The authors assessed whether individuals with elevated body mass index (BMI) and hypertension had more difficult-to-control blood pressure (BP) and more evidence of end organ damage using data collected prospectively over 11 years from a secondary care hypertension clinic. A total of 1114 individuals were divided by BMI criteria into normal (n=207), overweight (n=440), and obese (n=467). Mean daytime, nighttime, and 24-hour systolic BP and diastolic BP were similar in all groups. There was less nocturnal dip in obese compared with overweight groups (P=.025). Individuals with a normal BMI were taking fewer antihypertensive medications than those in the obese group (P=.01). Individuals classified as obese had a higher left ventricular mass index than those with a normal BMI (female, P=.028; male, P<.001); this relationship remained after multivariate linear regression. Obese individuals with hypertension required more medication to achieve similar mean ambulatory BP values, had less nocturnal dip in BP, and had a higher prevalence of left ventricular hypertrophy. As such, obese patients are at potentially increased risk of cardiovascular events.
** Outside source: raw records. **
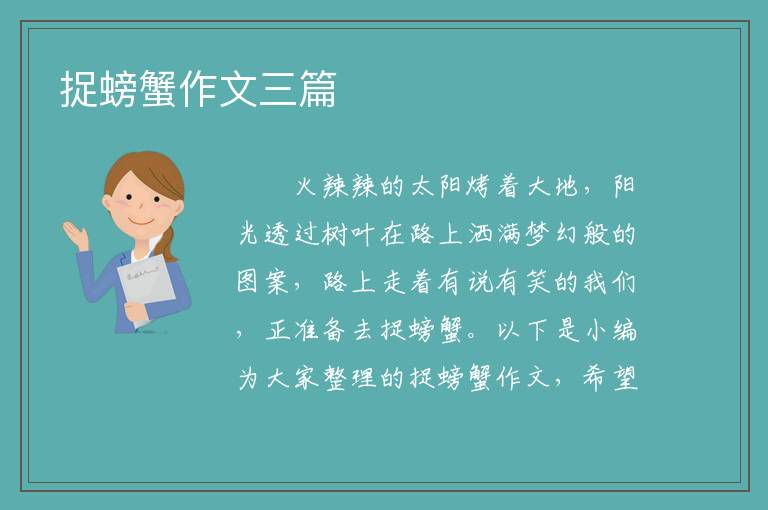 捉螃蟹作文三篇

火辣辣的太阳烤着大地，阳光透过树叶在路上洒满梦幻般的图案，路上走着有说有笑的我们，正准备去捉螃蟹。以下是小编为大家整理的捉螃蟹作文，希望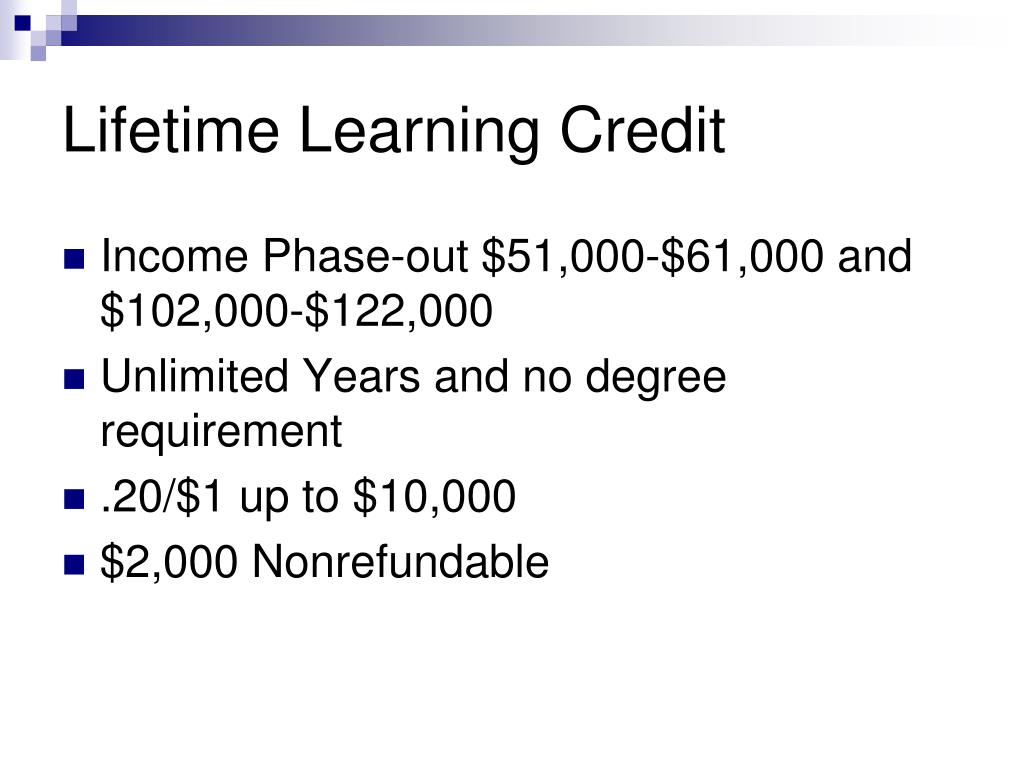 Lifetime Learning Credit

- Income Phase-out \$51,000-\$61,000 and \$102,000-\$122,000
- Unlimited Years and no degree requirement
- .20/\$1 up to \$10,000
- \$2,000 Nonrefundable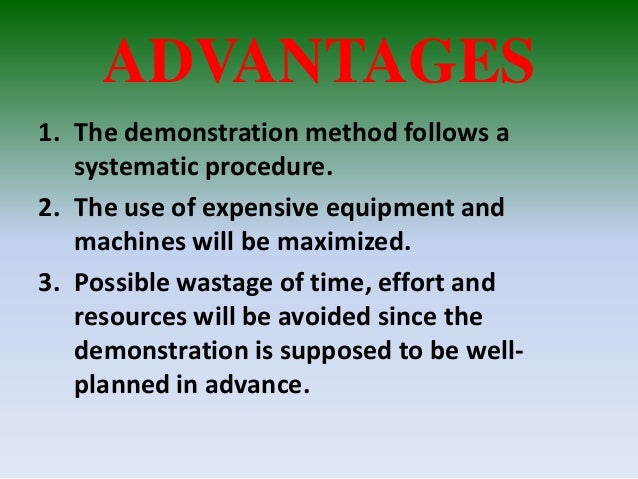 ADVANTAGES

1. The demonstration method follows a systematic procedure.

2. The use of expensive equipment and machines will be maximized.

3. Possible wastage of time, effort and resources will be avoided since the demonstration is supposed to be well-planned in advance.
作者利用一家二级护理高血压诊所前瞻性收集的11年数据,评估体重指数(BMI)升高且患有高血压的个体是否具有更难控制的血压(BP)以及更多终末器官损害的证据。共有1114名个体根据BMI标准分为正常组(n = 207)、超重组(n = 440)和肥胖组(n = 467)。所有组的日间、夜间及24小时收缩压和舒张压均值相似。与超重组相比,肥胖组的夜间血压下降幅度较小(P = 0.025)。BMI正常的个体服用的抗高血压药物比肥胖组少(P = 0.01)。被归类为肥胖的个体左心室质量指数高于BMI正常者(女性,P = 0.028;男性,P < 0.001);多变量线性回归后这种关系依然存在。患有高血压的肥胖个体需要更多药物才能达到相似的平均动态血压值,夜间血压下降幅度较小,左心室肥厚的患病率较高。因此,肥胖患者发生心血管事件的风险可能会增加。